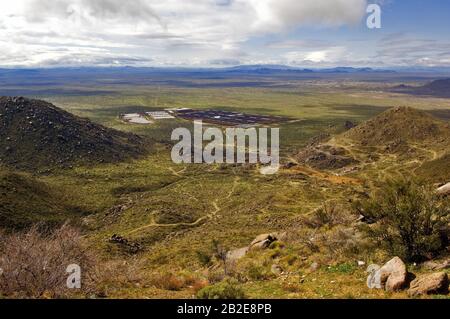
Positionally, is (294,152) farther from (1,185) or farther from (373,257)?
(373,257)

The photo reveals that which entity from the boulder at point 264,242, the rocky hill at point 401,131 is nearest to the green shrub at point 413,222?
the boulder at point 264,242

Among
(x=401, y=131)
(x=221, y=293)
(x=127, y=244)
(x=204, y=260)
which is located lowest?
(x=127, y=244)

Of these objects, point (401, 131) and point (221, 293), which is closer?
point (221, 293)

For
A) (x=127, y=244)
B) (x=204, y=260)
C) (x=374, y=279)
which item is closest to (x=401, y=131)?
(x=127, y=244)

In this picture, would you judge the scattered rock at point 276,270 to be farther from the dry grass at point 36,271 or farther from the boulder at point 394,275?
the dry grass at point 36,271

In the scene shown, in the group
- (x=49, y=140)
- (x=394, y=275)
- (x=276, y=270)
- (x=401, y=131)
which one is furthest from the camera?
(x=401, y=131)

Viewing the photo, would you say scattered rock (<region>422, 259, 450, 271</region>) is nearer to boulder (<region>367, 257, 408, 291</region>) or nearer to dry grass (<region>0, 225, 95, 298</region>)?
boulder (<region>367, 257, 408, 291</region>)

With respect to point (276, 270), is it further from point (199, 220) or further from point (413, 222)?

The request:
Reproduce the lines above word for word, leaving out the pictures.

Result:
Positionally, is (294,152) farther from (1,185) or farther from (373,257)?
(373,257)

The photo reveals that which entity from the boulder at point 264,242, the rocky hill at point 401,131 is nearest to the green shrub at point 413,222?
the boulder at point 264,242

Among
(x=401, y=131)
(x=221, y=293)
(x=127, y=244)
(x=204, y=260)
which is located lowest?
(x=127, y=244)

Of these objects, point (401, 131) and point (221, 293), which is closer?
point (221, 293)

For
A) (x=127, y=244)
B) (x=204, y=260)
C) (x=374, y=279)
which item is closest to (x=401, y=131)?
(x=127, y=244)

In this picture, would you judge the scattered rock at point 276,270 to be farther from the dry grass at point 36,271 or farther from the boulder at point 394,275?
the dry grass at point 36,271

In the scene shown, in the group
- (x=49, y=140)
- (x=394, y=275)
- (x=276, y=270)
- (x=401, y=131)
which one is furthest from the camera?
(x=401, y=131)

Viewing the photo, would you say scattered rock (<region>422, 259, 450, 271</region>) is nearer to boulder (<region>367, 257, 408, 291</region>) or nearer to dry grass (<region>0, 225, 95, 298</region>)?
boulder (<region>367, 257, 408, 291</region>)

With respect to point (276, 270), is it further from point (199, 220) or further from point (413, 222)?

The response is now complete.